The Nigerian Naira showed relative stability against the United States Dollar on Tuesday, December 23, 2025, as trading commenced in both official and parallel markets. Analysts attribute the calm to consistent interventions by the Central Bank of Nigeria (CBN) and a steady flow of foreign exchange into the system.

Stability in the Official Market

In the official Nigerian Foreign Exchange Market (NFEM), the Naira experienced only minor fluctuations, reflecting a controlled trading environment. The exchange rate opened at around ₦1,455.95 per $1, slightly lower than Monday’s closing rate of ₦1,459.43.

During the trading session, the Naira touched an intraday high of ₦1,461.63 and a low of ₦1,452.65, indicating modest volatility. Market observers noted that the relative steadiness in the official window reflects a sustained supply of foreign currency to meet both corporate and individual needs.

Parallel Market Shows Persistent Premium

Meanwhile, in the parallel market, commonly referred to as the black market, the Dollar continued to trade at a noticeable premium. Bureau de change operators quoted the currency between ₦1,720 and ₦1,745 for sales, while buying rates ranged from ₦1,710 to ₦1,730.

The widening gap between the official and parallel rates—often called the “spread”—remains a key concern for economists.
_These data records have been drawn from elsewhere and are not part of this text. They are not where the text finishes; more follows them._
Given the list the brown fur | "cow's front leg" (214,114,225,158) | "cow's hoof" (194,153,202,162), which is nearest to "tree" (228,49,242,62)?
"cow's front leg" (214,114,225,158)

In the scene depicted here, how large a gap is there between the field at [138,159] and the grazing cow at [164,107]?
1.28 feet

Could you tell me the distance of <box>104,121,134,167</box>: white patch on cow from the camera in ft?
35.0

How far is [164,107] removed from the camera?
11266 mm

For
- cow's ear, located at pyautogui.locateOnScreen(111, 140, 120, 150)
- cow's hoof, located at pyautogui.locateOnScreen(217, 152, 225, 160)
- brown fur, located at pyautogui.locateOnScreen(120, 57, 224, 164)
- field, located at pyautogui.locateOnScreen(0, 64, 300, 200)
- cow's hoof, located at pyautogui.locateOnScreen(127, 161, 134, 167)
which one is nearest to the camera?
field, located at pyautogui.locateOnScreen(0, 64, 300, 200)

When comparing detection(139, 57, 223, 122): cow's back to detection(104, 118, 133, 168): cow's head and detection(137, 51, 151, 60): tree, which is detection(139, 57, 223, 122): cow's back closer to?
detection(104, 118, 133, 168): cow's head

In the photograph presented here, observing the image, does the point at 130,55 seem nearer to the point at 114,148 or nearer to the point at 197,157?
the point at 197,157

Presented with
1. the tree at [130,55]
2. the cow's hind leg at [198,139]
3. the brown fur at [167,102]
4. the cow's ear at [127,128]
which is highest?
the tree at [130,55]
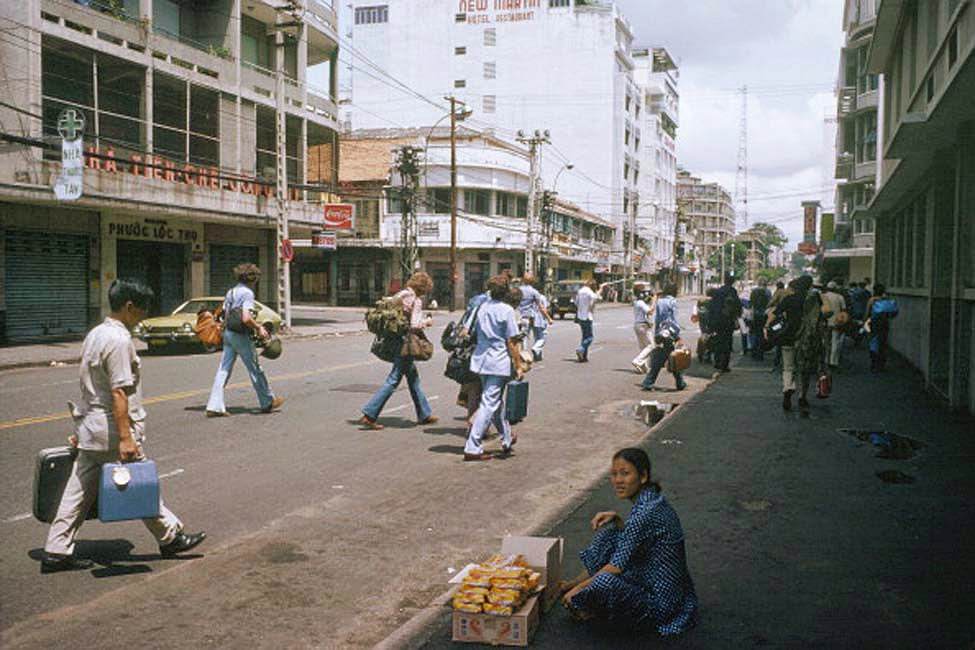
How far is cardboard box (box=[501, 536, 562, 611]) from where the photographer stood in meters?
4.30

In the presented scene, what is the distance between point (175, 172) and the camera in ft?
85.7

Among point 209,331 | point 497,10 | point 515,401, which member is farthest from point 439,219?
point 515,401

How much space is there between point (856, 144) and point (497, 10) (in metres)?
37.3

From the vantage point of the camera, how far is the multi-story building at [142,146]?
21.5 m

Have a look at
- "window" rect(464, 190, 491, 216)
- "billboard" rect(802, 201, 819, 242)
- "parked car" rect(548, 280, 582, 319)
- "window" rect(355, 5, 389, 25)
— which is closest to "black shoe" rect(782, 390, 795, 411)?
"parked car" rect(548, 280, 582, 319)

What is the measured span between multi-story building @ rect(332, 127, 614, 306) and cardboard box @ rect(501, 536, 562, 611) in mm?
46225

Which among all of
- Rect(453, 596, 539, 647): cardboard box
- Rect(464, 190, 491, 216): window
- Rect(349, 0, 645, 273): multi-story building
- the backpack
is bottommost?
Rect(453, 596, 539, 647): cardboard box

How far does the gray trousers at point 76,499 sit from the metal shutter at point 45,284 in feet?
67.6

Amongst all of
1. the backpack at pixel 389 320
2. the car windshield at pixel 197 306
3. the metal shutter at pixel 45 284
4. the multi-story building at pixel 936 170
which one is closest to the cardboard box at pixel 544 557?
the backpack at pixel 389 320

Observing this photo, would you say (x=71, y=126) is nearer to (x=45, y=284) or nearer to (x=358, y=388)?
(x=45, y=284)

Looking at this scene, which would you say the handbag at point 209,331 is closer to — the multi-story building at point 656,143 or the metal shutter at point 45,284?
the metal shutter at point 45,284

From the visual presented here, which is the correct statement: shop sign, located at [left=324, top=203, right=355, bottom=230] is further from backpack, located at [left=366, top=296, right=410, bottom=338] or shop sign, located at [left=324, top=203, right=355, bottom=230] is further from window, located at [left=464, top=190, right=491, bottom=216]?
backpack, located at [left=366, top=296, right=410, bottom=338]

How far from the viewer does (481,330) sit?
8.48 m

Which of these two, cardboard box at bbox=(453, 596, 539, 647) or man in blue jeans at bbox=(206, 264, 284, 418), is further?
man in blue jeans at bbox=(206, 264, 284, 418)
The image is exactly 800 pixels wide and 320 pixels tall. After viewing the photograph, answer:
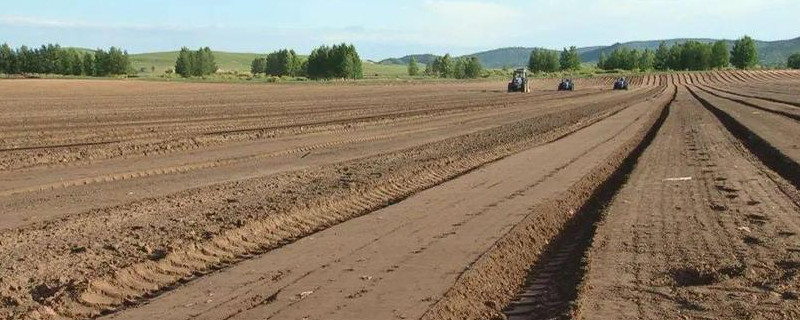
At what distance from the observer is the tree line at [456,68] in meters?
163

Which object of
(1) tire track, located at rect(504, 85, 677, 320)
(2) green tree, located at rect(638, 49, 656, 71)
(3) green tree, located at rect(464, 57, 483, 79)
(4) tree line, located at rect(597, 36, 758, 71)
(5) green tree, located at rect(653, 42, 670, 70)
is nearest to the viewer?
(1) tire track, located at rect(504, 85, 677, 320)

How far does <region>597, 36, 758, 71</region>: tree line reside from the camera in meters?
159

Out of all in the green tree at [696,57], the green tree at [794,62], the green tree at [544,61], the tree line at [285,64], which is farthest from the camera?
the green tree at [544,61]

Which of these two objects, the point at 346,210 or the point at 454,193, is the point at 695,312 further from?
the point at 454,193

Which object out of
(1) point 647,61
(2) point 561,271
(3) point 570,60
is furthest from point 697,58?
(2) point 561,271

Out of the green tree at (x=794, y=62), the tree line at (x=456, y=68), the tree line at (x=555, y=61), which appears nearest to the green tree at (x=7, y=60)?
the tree line at (x=456, y=68)

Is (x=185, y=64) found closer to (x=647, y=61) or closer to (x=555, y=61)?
(x=555, y=61)

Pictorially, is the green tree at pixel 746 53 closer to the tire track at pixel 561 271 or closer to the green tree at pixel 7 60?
the green tree at pixel 7 60

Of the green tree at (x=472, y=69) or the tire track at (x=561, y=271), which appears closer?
the tire track at (x=561, y=271)

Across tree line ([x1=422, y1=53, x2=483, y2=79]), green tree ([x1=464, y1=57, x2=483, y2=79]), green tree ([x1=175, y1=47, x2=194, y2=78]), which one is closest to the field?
green tree ([x1=175, y1=47, x2=194, y2=78])

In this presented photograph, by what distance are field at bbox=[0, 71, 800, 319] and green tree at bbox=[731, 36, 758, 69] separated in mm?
151040

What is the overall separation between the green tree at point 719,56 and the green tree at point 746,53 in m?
2.12

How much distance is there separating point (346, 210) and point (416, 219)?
121 cm

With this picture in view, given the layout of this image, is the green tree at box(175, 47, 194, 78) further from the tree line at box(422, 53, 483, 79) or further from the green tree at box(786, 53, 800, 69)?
the green tree at box(786, 53, 800, 69)
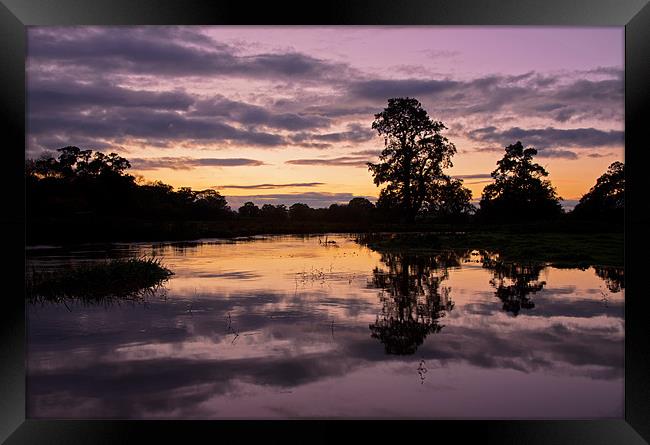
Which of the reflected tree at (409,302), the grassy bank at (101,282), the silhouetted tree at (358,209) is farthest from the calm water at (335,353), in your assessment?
the silhouetted tree at (358,209)

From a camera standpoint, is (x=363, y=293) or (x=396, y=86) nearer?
(x=363, y=293)

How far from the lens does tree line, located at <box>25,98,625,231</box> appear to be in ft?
120

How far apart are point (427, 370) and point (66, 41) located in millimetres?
22851

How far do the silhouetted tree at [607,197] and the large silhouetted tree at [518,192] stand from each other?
378 cm

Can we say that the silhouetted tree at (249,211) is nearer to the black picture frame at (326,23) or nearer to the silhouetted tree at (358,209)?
the silhouetted tree at (358,209)

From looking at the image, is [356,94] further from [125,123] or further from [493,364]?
[493,364]

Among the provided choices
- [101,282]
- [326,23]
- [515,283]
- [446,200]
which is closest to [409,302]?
[515,283]

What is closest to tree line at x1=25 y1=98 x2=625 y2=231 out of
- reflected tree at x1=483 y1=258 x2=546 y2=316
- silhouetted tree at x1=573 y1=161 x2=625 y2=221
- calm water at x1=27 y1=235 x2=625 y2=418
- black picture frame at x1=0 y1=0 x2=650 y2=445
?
silhouetted tree at x1=573 y1=161 x2=625 y2=221

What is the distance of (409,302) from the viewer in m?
13.0

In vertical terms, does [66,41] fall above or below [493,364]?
above

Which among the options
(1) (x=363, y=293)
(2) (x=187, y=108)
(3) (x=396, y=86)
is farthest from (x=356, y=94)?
(1) (x=363, y=293)

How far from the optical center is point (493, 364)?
28.8ft
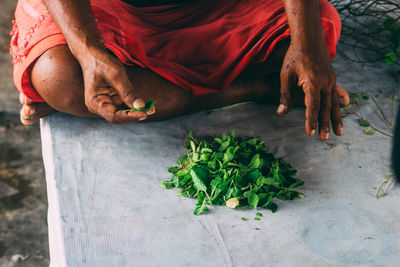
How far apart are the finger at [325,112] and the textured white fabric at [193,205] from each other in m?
0.16

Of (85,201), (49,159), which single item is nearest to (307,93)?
(85,201)

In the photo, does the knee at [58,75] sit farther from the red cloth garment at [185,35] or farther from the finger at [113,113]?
the finger at [113,113]

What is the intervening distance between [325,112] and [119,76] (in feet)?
2.12

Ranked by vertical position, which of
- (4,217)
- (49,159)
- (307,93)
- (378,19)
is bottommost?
(4,217)

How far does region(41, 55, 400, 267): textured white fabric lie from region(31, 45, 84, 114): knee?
191 mm

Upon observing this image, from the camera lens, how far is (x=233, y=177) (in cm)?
133

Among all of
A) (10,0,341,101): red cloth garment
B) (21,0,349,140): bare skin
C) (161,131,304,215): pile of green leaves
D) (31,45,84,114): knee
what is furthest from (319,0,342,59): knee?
(31,45,84,114): knee

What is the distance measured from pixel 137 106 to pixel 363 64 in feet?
4.26

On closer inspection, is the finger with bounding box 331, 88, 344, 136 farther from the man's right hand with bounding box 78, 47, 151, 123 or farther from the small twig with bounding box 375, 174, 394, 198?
the man's right hand with bounding box 78, 47, 151, 123

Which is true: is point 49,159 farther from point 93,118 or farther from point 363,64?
point 363,64

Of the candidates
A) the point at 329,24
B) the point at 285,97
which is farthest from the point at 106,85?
the point at 329,24

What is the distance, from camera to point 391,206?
1.38 m

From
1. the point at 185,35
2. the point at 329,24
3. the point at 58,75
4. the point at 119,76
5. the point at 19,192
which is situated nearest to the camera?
the point at 119,76

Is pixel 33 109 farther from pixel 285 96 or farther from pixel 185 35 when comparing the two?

While the official market has seen relative stability, the parallel market reacts more sharply to localized demand pressures, particularly during the festive season.

Factors Driving Naira Movements

Several factors are influencing the Naira’s performance as the year comes to a close:

  • Seasonal Demand: Holiday travel and increased import activities typically elevate demand for foreign currency, putting pressure on available reserves.
  • CBN Interventions: Regular interventions and forex auctions by the Central Bank have helped prevent sharp devaluations in the official market.
  • Global Oil Prices: As Nigeria’s main source of foreign exchange, fluctuations in crude oil prices continue to significantly affect the Naira’s strength.

Economic analysts suggest that if the current balance between supply and demand is maintained through official channels, the Naira is likely to remain within this range for the rest of the week.